La expresión de ciertas valoraciones como hechos objetivos sin referencia a ningún sujeto que protagonice la preferencia (“esto es bueno” en lugar de “esto me parece bueno” o “esto me gusta”; “esto es asqueroso” o “esto es inaceptable” en lugar de “esto no me gusta” o “esto va contra mis intereses”) puede ser un intento de imponer a otros una preferencia particular camuflándola como algo objetivo que no puede depender de la opinión de nadie. Por ejemplo “este salario o estas condiciones de trabajo son indignas”, o “la naturaleza tiene valor intrínseco”: para defender sus propios intereses o gustos el intolerante niega su carácter subjetivo; quizás ni siquiera es capaz de imaginar la posibilidad de que otra persona tenga preferencias diferentes de las suyas.

Los seres humanos suelen discutir sobre qué es mejor, defendiendo cada uno su opinión particular. Las valoraciones subjetivas no sólo se objetivizan sino que se expresan mediante términos grandilocuentes: lo más alto, lo más noble, lo ético, lo moralmente superior. Algunos filósofos utilizan la argumentación para proclamar con rotundidad que su propia actividad de pensamiento es la tarea más alta y noble posible, lo mejor: no reconocen el conflicto de interés que les afecta. Buena parte de la filosofía moral no es más que el intento de unos de decirles a otros lo que deben querer, aquello a lo que deben aspirar. Presuntos sabios que no se dan cuenta de su profunda intolerancia hablan de la posibilidad de no saber valorar correctamente, de no valorar de forma adecuada ciertas cosas, especialmente aquellas que los individuos intercambian libremente en los mercados: en realidad están expresando metapreferencias (preferencias sobre las preferencias de otros) e imponiendo sus propias valoraciones sobre las ajenas.

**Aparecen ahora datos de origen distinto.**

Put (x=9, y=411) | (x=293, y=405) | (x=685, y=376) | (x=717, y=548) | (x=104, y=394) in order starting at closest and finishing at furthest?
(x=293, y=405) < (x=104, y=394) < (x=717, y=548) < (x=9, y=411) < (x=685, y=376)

La objetivización de las valoraciones también puede ser un intento y un resultado de conseguir, mediante la presión de la conformidad social, una mayor uniformidad en ciertas preferencias de los miembros de un grupo para facilitar la convivencia y la cohesión social: el amor al propio grupo, a una misma tribu, patria o nación y sus símbolos (banderas, himnos, héroes, divinidades), o a ideales de solidaridad. La uniformización de las preferencias evita conflictos entre valores incompatibles y facilita la integración de agentes con intereses compartidos en colectivos con mayor capacidad de acción conjunta. Lo que el grupo valora se expresa de forma objetiva como bueno, se omite la posibilidad de discrepar al respecto: quizás incluso se olvida o cuesta pensar que es posible hacerlo. El disidente puede ser percibido como alguien no integrado o como un enemigo. La armonía interna contrasta con los conflictos externos con otros grupos: nosotros somos los buenos, los que queremos el bien, tenemos justificación para lo que hacemos; los otros son malos, quieren el mal, deben ser destruidos.